Грудь терзало, но Фёдор, скрючившись, терпел — раз, два, три, — пока смертным холодом не облило руки и ноги. Тогда, единым могучим глотком хлебнув воздуха, бешено выпучив глаза, он высунулся на поверхность и схватился за мостки, мгновенно ставшие скользкими. Не с первого раза удалось забросить на них обмершее, деревянное тело. Пошатываясь, клонясь, ничего не видя, кроме расходящихся перед очами кругов, Басманов ринулся назад в баню. В предсенничке обрушил грудку дров, вломился в парную, притулился возле печи, обхватив себя руками. Хорошо, вышел дед Домид, сейчас бы сызнова пришлось выслушивать руготню. Тепло медленно заструилось в жилах, и челюсть заплясала со стуком зубов.
Зато ушёл страх, смылись дурные мысли, оставив разум нагим и чистым, как облупленное яйцо. Только одно спасительно светилось в памяти: на спичке подле Фёдорова креста висела малая сумица, а в той сумице пряталась грамотка государева. Она пришла к Басманову ещё в дороге, с товарным обозом. Начало было положено бойкой рукой писца, но в самом конце почерк менялся, становился царапистым, крупным, как у отрока в учении — царёвы буквицы.

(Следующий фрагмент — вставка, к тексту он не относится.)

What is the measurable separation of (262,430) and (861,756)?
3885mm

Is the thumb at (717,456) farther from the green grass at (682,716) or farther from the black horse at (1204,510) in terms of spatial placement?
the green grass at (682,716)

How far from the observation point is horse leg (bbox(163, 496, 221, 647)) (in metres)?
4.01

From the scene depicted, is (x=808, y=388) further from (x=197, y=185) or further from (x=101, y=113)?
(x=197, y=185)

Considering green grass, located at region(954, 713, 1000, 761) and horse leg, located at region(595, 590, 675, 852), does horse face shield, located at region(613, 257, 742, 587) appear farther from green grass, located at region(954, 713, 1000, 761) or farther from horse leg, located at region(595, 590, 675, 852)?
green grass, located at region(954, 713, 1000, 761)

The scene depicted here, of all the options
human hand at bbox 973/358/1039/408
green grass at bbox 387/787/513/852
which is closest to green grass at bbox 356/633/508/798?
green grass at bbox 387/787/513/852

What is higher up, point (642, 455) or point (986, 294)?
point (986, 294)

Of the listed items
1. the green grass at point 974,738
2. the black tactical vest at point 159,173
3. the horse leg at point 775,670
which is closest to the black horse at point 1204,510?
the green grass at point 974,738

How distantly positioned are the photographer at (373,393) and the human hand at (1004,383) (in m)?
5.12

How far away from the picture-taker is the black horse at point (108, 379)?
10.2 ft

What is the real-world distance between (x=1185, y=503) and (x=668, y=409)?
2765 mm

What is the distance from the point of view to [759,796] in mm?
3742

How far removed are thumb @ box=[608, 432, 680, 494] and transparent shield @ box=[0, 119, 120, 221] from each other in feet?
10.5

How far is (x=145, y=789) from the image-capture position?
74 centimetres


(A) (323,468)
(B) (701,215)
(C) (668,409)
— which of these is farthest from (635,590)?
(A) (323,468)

Иван Васильевич искусно составлял словеса, но сам писал редко — зачем ему, самодержцу, если дьяки есть? Зато каждая такая грамотка великой честью становилась для того, кому предназначалась — а Фёдор их немало скопил, и все со словами заветными, ласковыми, которые никому не доверял царь записывать. Пока хранились они в Фёдоровой скрытне — а с ними вместе сердце государя, не страшны были Басманову ни сети, человеками растянутые, ни грозные знаки по ту сторону.
Фёдор поворошил мокрые кудри, вытер пот со лба — лоб был холодным и клейким, как рыбий бок. Локоть саднило, протянулись на нëм три кровавых царапины: видать, в подсенничке ободрался о безлистый веник-голик.
— Ах вы, сени, мои сени… — вдруг затянул Басманов трескающимся голосом.
Посмотрел вокруг посветлевшими очами, упёр руки в бока и продолжил уже звонче, увереннее, притоптывая на каждой попевке:
— Сени новые мои, сени новые, кленовые, решётчаты… — и матюгнулся, не допев: приложился он задом об горячие ещё камни. Банник, что ли, усмирил за бесчинство?
Дед Домид сунулся в парную:
— Что говоришь, Фёдор Алексеич?
— Ничего не говорю, — тот, шипя, тёр обожжённое место. — Одеваться подавай! Меня царь ждёт.